Complex scenes stopped breaking. I prompted several images with 5 or more distinct objects at specific positions and they all came out correctly arranged. Previous models would shuffle objects or overlap things that were supposed to be separate. GPT Image 2.0 just handled it.

It understands scale and perspective. I asked for a bird’s eye view of a city block and got an actual bird’s eye view with correct foreshortening. I asked for a macro shot of a coffee bean and the depth of field was appropriate. It is reading context from the prompt rather than just applying a generic aesthetic.

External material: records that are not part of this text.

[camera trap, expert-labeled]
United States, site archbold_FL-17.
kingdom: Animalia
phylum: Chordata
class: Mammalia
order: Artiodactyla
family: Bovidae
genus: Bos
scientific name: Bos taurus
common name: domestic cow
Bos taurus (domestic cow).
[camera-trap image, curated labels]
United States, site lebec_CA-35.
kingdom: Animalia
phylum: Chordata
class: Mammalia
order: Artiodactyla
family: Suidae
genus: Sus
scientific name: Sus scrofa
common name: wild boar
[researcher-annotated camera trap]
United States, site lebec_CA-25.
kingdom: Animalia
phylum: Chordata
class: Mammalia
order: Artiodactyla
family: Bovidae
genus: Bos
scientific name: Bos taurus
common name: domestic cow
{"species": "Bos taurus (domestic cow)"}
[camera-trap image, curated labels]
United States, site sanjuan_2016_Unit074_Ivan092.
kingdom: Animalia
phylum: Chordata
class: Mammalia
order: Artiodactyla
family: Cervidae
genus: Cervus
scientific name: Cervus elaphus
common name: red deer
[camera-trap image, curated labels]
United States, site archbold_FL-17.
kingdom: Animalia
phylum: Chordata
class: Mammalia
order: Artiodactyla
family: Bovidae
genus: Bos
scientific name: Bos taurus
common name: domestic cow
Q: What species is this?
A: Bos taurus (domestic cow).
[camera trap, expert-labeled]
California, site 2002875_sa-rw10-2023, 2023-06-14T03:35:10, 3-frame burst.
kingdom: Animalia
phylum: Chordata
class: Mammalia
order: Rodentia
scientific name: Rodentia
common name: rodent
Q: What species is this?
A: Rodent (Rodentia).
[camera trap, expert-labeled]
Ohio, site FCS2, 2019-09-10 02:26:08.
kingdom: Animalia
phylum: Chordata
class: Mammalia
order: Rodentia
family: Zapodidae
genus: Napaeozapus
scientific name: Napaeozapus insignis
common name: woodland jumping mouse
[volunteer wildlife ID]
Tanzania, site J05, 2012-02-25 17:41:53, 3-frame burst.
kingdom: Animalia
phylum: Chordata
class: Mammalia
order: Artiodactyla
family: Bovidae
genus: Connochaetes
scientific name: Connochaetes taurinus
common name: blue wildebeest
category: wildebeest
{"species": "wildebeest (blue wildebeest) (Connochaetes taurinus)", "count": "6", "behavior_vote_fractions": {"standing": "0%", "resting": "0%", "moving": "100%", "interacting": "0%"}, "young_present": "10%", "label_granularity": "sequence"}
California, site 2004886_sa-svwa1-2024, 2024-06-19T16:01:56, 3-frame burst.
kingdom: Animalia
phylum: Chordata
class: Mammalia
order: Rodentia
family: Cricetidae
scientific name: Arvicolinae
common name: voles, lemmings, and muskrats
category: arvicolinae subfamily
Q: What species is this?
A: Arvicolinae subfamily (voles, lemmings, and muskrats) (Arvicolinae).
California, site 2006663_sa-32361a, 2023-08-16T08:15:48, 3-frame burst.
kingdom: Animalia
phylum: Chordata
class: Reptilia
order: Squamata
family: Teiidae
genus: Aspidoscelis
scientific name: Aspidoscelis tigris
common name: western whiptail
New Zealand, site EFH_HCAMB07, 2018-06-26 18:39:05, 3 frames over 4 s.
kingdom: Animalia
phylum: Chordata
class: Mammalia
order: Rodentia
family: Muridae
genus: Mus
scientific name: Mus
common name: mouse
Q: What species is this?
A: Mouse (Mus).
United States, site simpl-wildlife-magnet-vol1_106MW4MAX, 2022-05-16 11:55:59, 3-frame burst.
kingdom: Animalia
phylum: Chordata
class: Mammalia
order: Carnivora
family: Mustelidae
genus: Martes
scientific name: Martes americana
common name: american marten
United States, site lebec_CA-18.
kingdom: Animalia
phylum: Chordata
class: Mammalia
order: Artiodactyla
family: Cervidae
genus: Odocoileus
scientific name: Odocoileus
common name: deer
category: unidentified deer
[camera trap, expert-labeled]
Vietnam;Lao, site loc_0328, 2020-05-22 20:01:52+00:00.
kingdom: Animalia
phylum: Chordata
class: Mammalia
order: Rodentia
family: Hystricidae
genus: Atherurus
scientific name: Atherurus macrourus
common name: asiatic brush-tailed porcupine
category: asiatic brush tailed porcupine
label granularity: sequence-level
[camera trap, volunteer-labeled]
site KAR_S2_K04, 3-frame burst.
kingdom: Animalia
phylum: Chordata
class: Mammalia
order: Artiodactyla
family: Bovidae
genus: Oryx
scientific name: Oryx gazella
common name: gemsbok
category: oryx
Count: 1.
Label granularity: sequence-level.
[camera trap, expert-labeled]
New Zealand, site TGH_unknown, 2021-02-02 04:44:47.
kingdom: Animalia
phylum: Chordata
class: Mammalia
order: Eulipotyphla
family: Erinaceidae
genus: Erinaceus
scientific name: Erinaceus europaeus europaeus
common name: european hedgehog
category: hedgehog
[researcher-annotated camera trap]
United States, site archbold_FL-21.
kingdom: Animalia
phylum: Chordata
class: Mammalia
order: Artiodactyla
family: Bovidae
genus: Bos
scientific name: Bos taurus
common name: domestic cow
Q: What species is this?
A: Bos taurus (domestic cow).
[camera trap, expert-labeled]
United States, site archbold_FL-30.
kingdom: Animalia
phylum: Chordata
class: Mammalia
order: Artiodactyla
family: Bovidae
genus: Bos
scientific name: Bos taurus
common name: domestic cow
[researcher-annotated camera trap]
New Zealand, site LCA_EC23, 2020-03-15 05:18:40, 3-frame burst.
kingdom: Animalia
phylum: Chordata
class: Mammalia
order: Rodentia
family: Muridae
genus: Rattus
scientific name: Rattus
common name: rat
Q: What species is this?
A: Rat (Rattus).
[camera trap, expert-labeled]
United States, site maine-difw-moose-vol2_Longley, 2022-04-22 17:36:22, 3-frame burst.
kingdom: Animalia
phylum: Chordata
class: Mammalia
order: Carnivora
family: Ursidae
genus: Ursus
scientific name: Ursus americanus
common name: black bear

CJK text works. I tested Japanese kanji in a scene and the characters were accurate glyphs, not AI hallucination blobs that look vaguely like Chinese writing. For anyone building for Asian markets this is significant.

How it compares

I ran identical prompts through Midjourney and Nano Banana Pro alongside GPT Image 2.0.

Midjourney still wins on pure artistic style. If you are making something for a gallery or a mood board and you want it to look cinematic and composed, Midjourney has an aesthetic that GPT Image 2.0 does not fully match yet.

Nano Banana Pro is very good and held up better than I expected. On photorealism it is genuinely competitive. On text rendering it is not even close. GPT Image 2.0 is a different league there.

For anything production-facing, marketing, product shots, UI mockups, content with text in it, anything where accuracy matters more than vibe, GPT Image 2.0 is the one you want.

Who should be paying attention

If you are building a product that uses AI image generation, you should be watching this closely. When it goes public the API will be simple to drop in and the output quality justifies replacing whatever you are currently using for most use cases.

If you are in marketing or design and you use AI tools, the editing capability alone is worth your time. Being able to describe a change to an existing image in plain English and get a clean output back is genuinely useful for real workflows.

If you are a developer who dismissed AI image generation as a novelty, the text rendering quality alone should reopen that conversation. There are a lot of applications that were not viable when text in images was unreliable. Some of them are viable now.

The bottom line

GPT Image 2.0 is real, it is in testing, and it is very good. The quality is real. The speed is real. The pricing structure looks reasonable. I do not know the exact launch date. What I do know is that when it drops, it is going to move fast.